How to diff XML

Lennart Regebro

wroc.py, April 2019

BriteCore is the leading technology platform for modern insurance providers. Fully managed through Amazon Web Services cloud, BriteCore is continually updated to guarantee maximum security, efficiency, and durability at scale. Over 45 Carriers, MGAs, and InsureTechs rely on BriteCore for their core, data, and digital needs.

I work for BriteCore.

We do the type of software that insurance companies use to deal with insurance policies and claims.

We are over a 100 people right now, we work remotely, and yes, we are hiring. I'm not currently involved in the hiring procedures, but I will be in the future. Go to britecore.com, there's a careers link in there somewhere, I'd love it if we got more people in Wroclaw.

However, when I did the stuff I'm talking about here, I worked for another company, called Shoobx.

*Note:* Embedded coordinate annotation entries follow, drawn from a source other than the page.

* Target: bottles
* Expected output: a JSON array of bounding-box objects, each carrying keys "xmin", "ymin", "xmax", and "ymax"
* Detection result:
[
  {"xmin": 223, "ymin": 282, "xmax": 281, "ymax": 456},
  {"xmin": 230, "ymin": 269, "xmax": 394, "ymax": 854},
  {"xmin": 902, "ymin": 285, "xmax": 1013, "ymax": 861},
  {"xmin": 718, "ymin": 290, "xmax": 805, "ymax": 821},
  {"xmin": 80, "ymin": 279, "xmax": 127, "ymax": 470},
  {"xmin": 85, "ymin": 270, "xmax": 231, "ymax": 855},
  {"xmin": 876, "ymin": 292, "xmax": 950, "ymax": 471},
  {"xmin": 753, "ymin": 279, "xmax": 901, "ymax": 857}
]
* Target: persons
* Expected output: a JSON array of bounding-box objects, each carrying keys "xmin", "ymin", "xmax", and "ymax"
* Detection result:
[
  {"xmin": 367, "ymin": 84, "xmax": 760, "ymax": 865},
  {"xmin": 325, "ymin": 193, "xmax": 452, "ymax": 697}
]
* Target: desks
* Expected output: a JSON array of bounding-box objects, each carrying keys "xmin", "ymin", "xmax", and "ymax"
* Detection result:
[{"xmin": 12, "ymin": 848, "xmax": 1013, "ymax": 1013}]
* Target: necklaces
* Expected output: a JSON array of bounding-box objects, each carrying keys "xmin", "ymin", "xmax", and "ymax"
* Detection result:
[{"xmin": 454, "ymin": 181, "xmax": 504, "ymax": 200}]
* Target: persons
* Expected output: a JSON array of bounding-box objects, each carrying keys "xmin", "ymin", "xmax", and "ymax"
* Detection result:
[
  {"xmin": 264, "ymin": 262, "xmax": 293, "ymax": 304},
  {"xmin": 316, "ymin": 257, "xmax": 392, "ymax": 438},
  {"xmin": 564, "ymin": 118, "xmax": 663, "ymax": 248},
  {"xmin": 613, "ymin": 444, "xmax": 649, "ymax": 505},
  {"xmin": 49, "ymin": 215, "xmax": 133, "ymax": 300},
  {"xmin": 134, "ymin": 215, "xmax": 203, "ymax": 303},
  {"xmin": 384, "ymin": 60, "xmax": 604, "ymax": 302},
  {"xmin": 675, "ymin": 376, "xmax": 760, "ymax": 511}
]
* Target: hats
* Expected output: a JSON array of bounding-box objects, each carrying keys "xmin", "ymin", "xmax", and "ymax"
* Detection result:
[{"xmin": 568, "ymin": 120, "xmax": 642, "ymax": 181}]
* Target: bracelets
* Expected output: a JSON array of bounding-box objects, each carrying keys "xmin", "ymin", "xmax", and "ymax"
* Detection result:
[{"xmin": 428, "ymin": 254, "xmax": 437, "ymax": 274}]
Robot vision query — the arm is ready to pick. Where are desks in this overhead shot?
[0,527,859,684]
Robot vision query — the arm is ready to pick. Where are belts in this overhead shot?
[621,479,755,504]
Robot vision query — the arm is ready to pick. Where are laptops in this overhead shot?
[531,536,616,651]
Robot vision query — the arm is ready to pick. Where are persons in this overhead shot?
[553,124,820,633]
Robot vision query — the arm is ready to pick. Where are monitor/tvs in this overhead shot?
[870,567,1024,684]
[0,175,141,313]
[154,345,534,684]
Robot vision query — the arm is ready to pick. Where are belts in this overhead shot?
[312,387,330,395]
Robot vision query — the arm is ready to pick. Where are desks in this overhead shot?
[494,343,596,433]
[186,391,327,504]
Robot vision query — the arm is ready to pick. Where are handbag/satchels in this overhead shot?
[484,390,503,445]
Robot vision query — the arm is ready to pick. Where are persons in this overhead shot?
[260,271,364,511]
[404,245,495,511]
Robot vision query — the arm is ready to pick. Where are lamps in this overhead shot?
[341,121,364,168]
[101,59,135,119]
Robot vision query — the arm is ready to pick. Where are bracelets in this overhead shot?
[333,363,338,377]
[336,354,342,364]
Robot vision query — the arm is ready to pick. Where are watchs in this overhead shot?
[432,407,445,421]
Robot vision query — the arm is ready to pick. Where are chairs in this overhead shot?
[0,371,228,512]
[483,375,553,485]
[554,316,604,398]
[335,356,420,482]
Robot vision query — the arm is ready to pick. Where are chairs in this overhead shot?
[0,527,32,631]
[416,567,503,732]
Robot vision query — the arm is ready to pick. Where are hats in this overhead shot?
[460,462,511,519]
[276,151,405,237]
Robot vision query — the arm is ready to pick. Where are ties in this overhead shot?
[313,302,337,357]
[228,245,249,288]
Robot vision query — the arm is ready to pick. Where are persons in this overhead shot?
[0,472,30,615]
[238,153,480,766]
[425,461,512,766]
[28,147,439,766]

Shoobx does a lot of cool things that involve legal documents, and long story short, if you have a Delaware C-Corp, you need Shoobx. If you are gonna do a US startup, you need Shoobx.

They ALSO hire people remotely, but only senior level developers, and the stuff they do is HARD. Just so you know. Contact them if you think your job is too easy.

At Shoobx they deal a lot with legal documents. Although you can print your legal docs and sign them with a pen and then scan them into our system, one of the benefits of Shoobx is that you don't have to do that.

SBT + magic = PDF

You can create the legal document in Shoobx and sign everything electronically. There are workflows for doing all this and filling in documents, you can customize them and loads of things I only understand halfway because I'm not a lawyer.

So we have loads of documents, many of them generated through our own template language, unsurprisingly called "SBT" for "Shoobx templates". (Psst, it's really mostly Reportlab RML + Zope Page Templates + XSLT magic).

Both documents and templates can have revisions, and of course it would be nice to have a way of showing the differences.

Obviously a text diff won't do, we need the sort of WYSIWYG difference where inserts are shown in green, and deletes are shown in red and with a strike through.

The first effort of making a diff for templates worked, but has less than optimal results. It was implemented by someone else than me, and I'm told it took a month or so. Clearly faster programmers than me at work.

xmldiff 0.6

Diffing XML was trickier than we thought, and why not use somebodies library? So, we took over maintenance of the xmldiff library. It existed, seemed to work, but was un-maintained, which is why it wasn't used from the start.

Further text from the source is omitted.